# DO THIS:
Rewrite the material below as a two-column CSV, from the line with "As shown here, taking" up to and including the last line of the material. Use the headers text and answer, give one row per answer, put each field in quotation marks, and replace any line breaks with spaces.

# SUPPLIED MATERIAL:
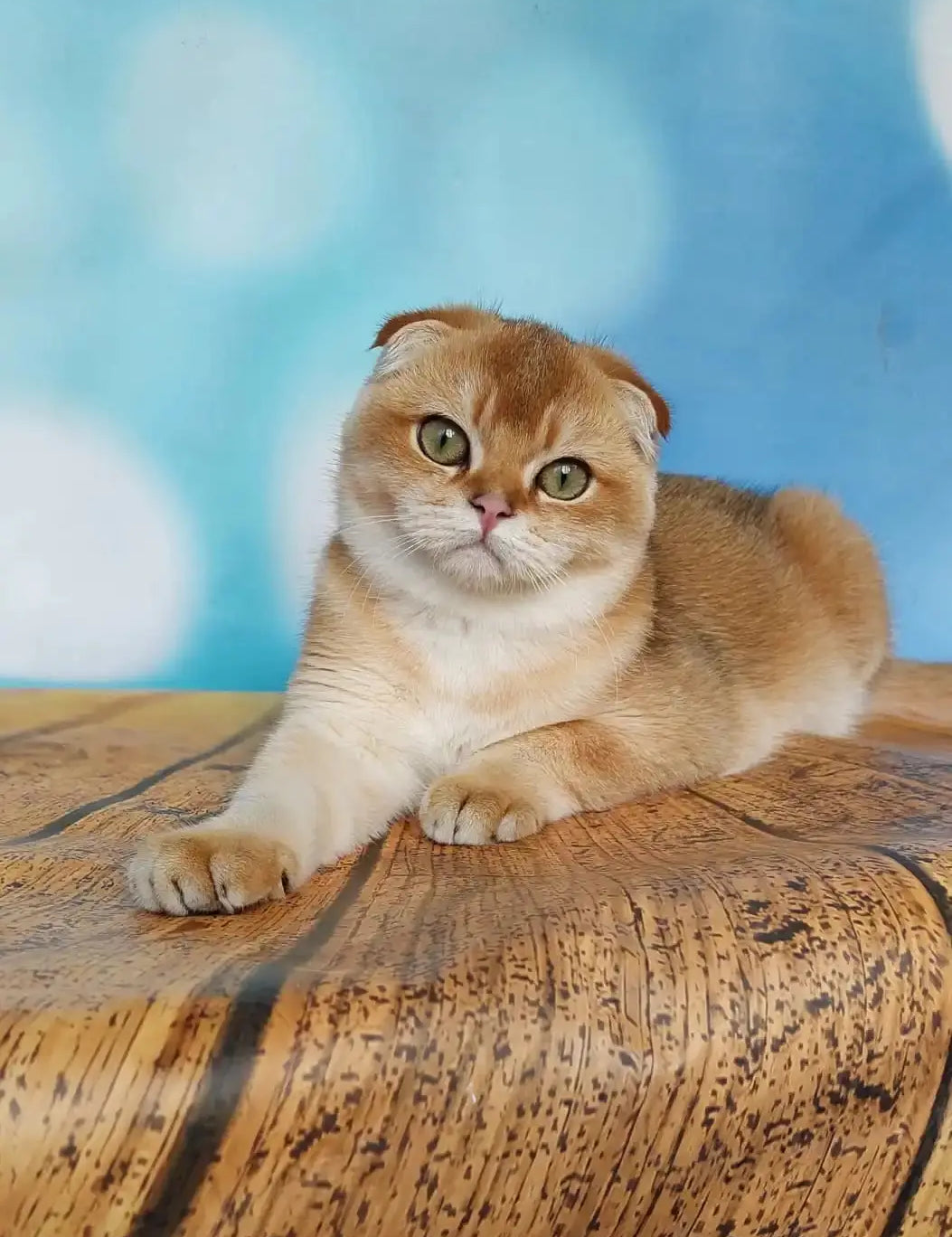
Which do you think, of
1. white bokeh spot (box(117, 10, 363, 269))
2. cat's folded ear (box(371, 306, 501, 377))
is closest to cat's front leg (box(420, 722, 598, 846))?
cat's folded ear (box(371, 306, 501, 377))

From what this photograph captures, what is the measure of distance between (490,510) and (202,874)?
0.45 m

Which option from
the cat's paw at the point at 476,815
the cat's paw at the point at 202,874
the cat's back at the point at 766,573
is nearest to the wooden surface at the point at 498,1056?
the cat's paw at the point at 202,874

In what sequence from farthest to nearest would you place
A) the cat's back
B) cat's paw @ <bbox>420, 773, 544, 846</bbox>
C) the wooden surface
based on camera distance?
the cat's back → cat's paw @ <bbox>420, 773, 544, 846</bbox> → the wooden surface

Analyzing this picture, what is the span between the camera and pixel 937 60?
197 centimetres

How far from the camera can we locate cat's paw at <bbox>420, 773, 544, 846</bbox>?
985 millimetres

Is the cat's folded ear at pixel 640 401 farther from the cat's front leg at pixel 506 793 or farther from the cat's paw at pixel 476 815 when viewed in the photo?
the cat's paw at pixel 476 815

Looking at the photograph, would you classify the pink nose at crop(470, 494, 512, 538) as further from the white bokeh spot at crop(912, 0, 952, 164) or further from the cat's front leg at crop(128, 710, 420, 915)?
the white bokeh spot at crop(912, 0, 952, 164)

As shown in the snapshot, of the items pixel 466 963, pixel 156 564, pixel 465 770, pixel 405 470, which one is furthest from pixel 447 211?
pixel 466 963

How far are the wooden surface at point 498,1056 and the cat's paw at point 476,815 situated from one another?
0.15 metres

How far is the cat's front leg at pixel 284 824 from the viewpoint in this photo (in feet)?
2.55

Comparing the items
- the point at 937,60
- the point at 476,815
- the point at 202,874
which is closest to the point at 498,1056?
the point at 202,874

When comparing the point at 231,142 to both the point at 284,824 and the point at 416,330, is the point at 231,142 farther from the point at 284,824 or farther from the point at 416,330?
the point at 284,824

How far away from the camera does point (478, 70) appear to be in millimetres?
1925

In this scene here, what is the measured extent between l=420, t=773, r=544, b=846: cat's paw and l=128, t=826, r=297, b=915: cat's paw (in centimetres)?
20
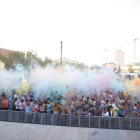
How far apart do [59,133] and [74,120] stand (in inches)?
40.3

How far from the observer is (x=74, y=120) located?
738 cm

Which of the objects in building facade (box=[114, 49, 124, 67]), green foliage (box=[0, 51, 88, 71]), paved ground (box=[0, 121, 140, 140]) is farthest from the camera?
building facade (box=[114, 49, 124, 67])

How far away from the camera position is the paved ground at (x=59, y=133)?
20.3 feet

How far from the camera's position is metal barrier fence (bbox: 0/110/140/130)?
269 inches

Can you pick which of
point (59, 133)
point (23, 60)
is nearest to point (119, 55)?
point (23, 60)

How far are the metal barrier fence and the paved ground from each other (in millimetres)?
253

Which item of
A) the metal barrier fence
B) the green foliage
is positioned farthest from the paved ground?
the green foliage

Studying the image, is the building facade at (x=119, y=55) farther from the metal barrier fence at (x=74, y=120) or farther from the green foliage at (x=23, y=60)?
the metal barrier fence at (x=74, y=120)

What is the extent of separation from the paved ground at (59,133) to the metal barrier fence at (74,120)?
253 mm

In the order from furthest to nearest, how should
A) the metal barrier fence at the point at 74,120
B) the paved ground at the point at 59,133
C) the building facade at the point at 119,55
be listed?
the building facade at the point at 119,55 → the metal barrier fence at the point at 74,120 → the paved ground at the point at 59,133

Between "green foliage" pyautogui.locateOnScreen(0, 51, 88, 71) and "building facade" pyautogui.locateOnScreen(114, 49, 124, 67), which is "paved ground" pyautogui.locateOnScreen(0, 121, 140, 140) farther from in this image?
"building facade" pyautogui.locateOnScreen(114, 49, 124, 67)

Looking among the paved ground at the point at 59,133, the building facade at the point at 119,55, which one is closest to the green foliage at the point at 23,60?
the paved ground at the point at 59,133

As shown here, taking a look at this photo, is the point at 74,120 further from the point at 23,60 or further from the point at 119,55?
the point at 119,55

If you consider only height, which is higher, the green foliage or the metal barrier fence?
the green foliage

# OUTPUT FOR THIS EXERCISE:
text,answer
"As shown here, taking a look at this photo, is the point at 74,120 further from the point at 23,60 or further from the point at 119,55?","the point at 119,55"
"If you consider only height, which is higher, the green foliage or the metal barrier fence?","the green foliage"